Member of Congress
- In office 26 July 2006 – 25 August 2008
- Succeeded by: Jorge Foinquinos Mera
- Constituency: Loreto

Personal details
- Born: Mario Fernando Peña Angulo 19 May 1952 Iquitos, Maynas, Peru
- Died: 25 August 2008 (aged 56) Lima, Peru
- Party: Popular Action Centre Front
- Occupation: Politician

= Mario Fernando Peña Angulo =

Peruvian politician

Mario Fernando Peña Angulo (19 May 1952 – 25 August 2008) was a Peruvian politician and a Congressman representing Loreto from 2006 until his death 2008. Peña belonged to the Centre Front and the Popular Action party. He has been replaced by Jorge Foinquinos.

== Biography ==
In 2001, President Valentín Paniagua designated him executive president of the Transitory Council of Regional Administration of Loreto (CTAR-Loreto). In the 2006 elections, he was elected congressman representing Loreto as a member of the Centre Front.

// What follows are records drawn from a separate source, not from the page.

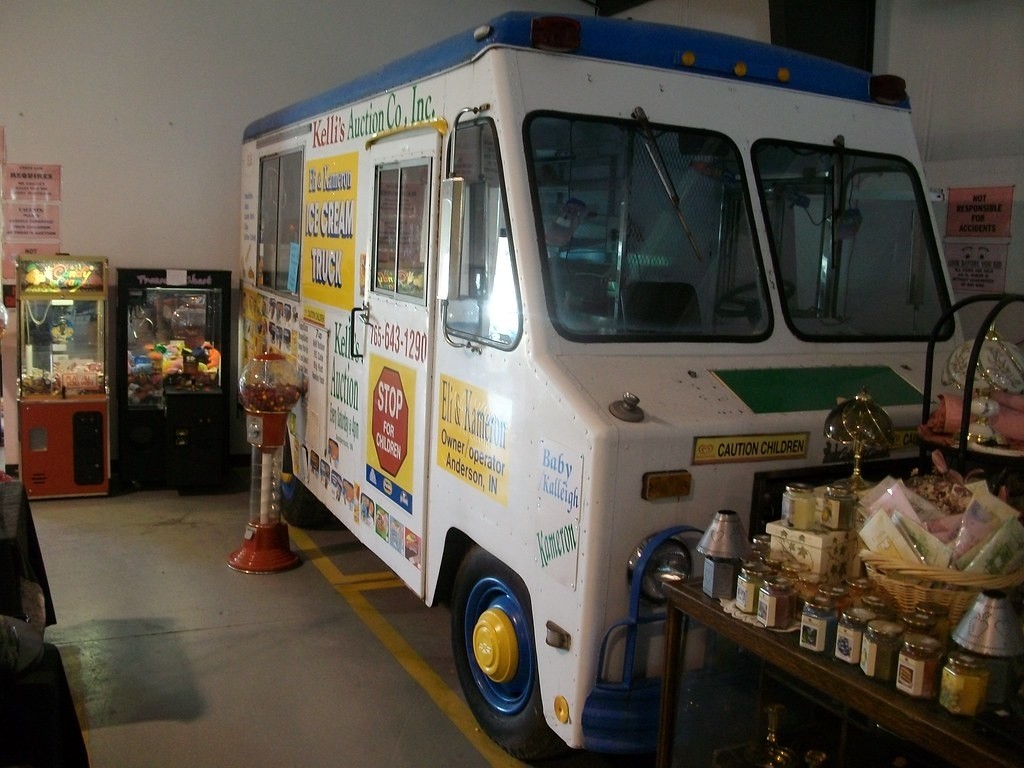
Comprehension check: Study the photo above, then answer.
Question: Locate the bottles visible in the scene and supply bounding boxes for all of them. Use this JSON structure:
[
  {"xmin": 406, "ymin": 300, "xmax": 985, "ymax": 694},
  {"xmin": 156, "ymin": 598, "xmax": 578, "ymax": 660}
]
[
  {"xmin": 735, "ymin": 534, "xmax": 990, "ymax": 717},
  {"xmin": 820, "ymin": 484, "xmax": 855, "ymax": 531},
  {"xmin": 239, "ymin": 352, "xmax": 301, "ymax": 412},
  {"xmin": 782, "ymin": 483, "xmax": 816, "ymax": 529}
]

Member of various parliamentary commissions, it is recognized by the dedication of it especially in favor of bills by promoting the development of the Peruvian and Loreto, as well as in its control of the control of corruption.

== Death ==
He dies prematurely on 25 August 2008 at the age of 56, a victim of a painful cancer to the ganglia, with which he had for several months. The Regional Government of Loreto decreed regional duel throughout the territory of Loreto, and the Congress of the Republic raised the national flag at a duel signal.